The decree is reversed and the case is remanded to the Probate Court for further proceedings consistent with this opinion.

So ordered.

NOTES

[1] The ninth article of the will reads in part as follows: "Whereas, the ... will ... of my late husband ... was probated in the Surrogate's Court of ... New York, and the trusts ... thereunder are New York trusts which will continue after ... my death, with my son ... the income beneficiary thereof for ... his life, and whereas my son will be the life income beneficiary of the trust created under my Will, and whereas the GUARANTY TRUST COMPANY OF NEW YORK ... will, upon my death, become a successor Executor and Trustee under the Will of my late husband, as well as a co-Executor and co-Trustee under my Will. I believe that the administration of both estates should be governed, regulated and construed under the same laws.
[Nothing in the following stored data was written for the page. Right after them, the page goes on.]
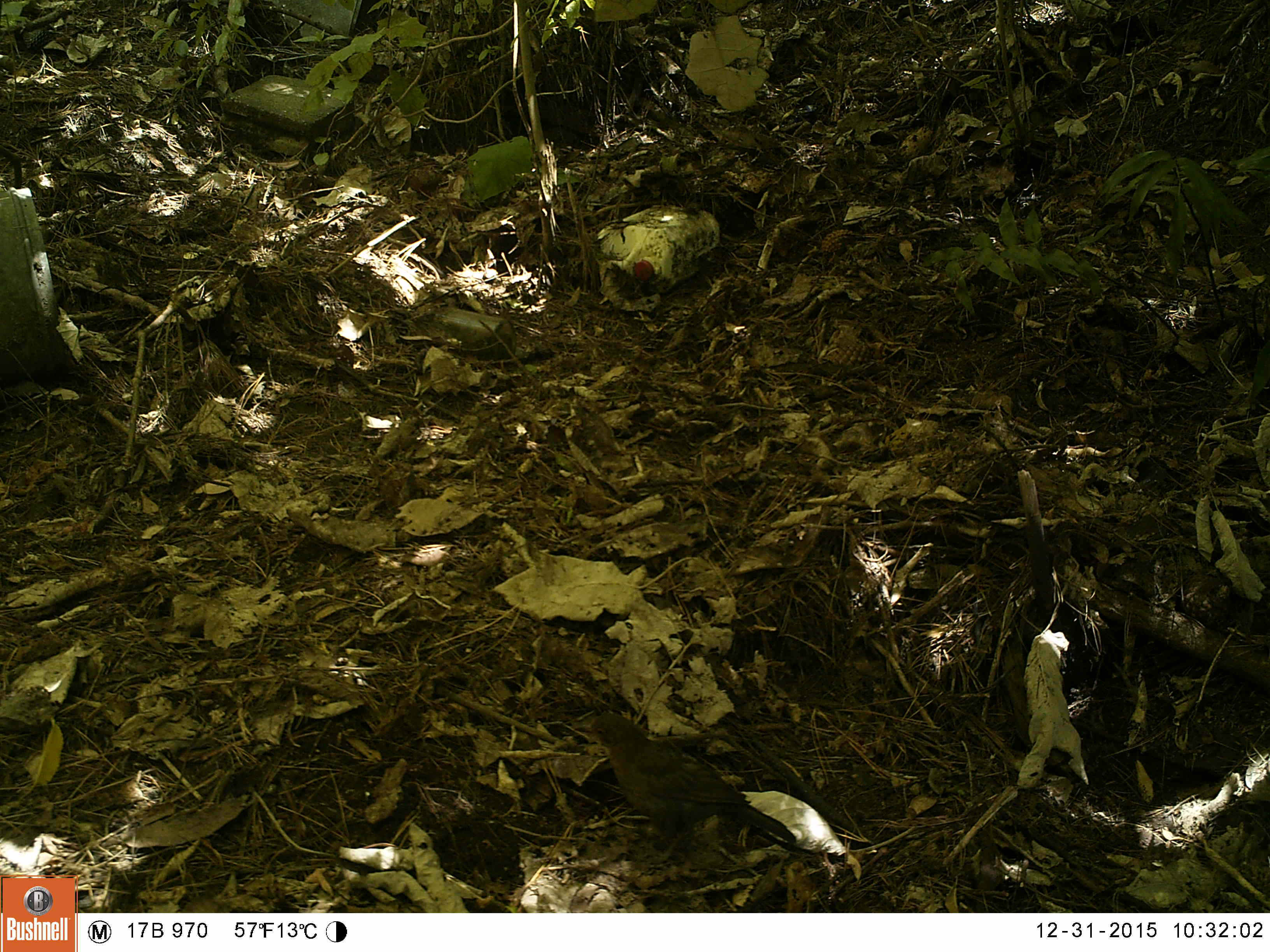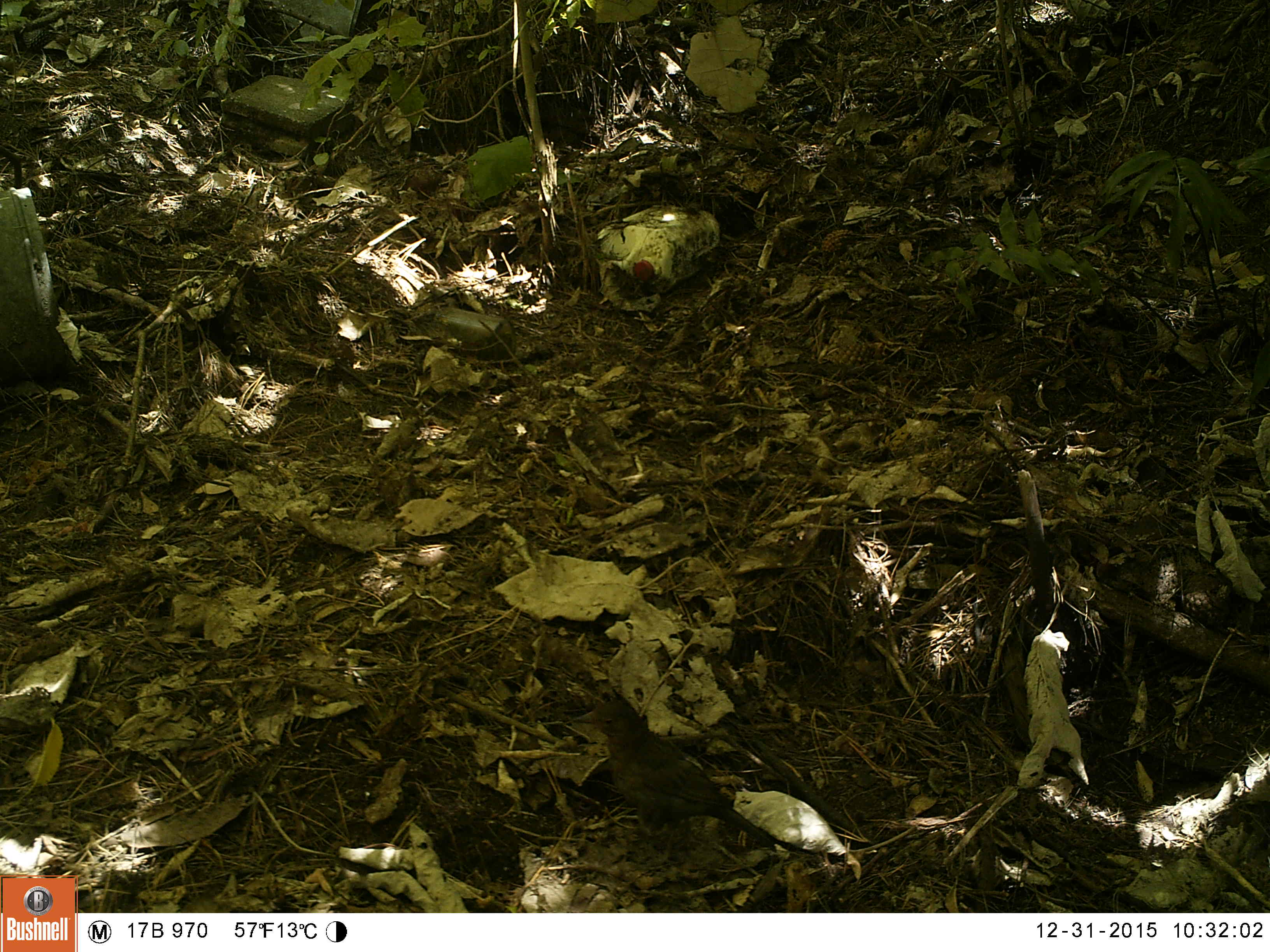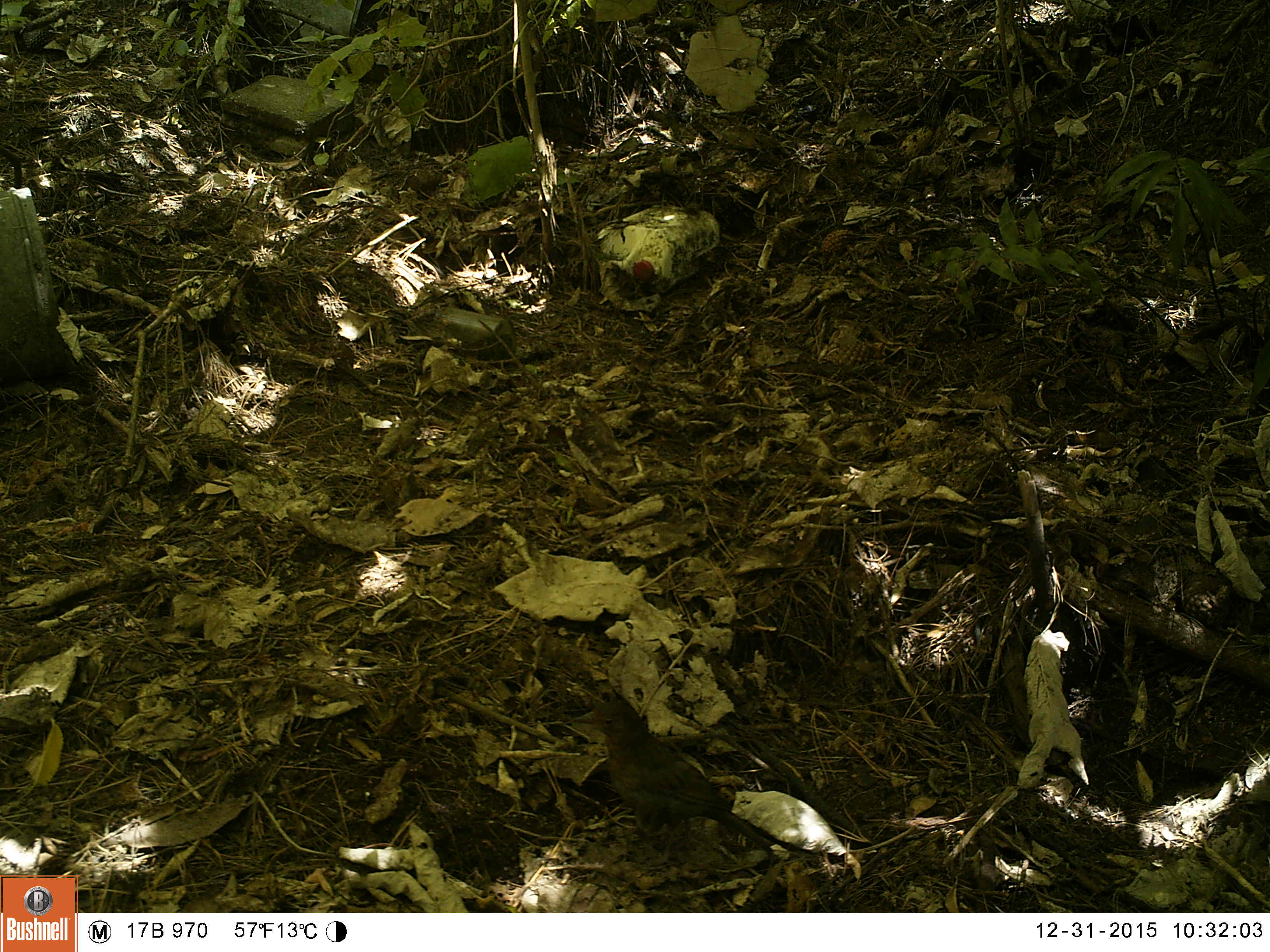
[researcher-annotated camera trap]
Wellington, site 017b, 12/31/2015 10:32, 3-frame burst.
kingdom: Animalia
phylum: Chordata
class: Aves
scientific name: Aves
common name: bird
Bird (Aves).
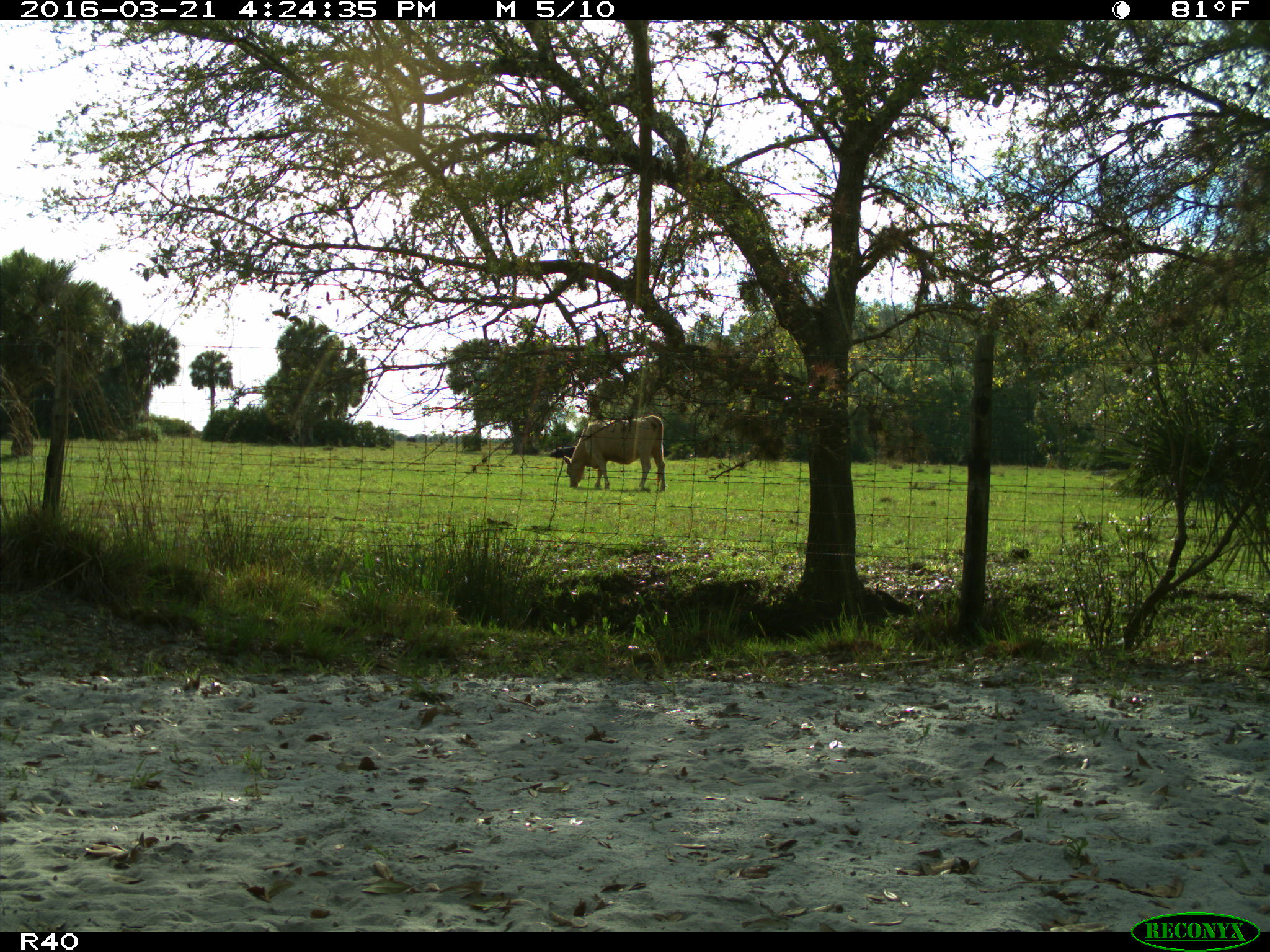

To that end, I ... direct that my Will shall be probated in the Surrogate's Court of the State of New York, County of New York, and that the administration of my estate and the dispositions thereunder shall in all respects be governed, regulated and construed by and in accordance with the laws of ... New York, and that the trusts created under my said Will shall be New York trusts, and that the same shall be administered and in all respects governed, regulated and construed by and in accordance with the Laws of ... New York."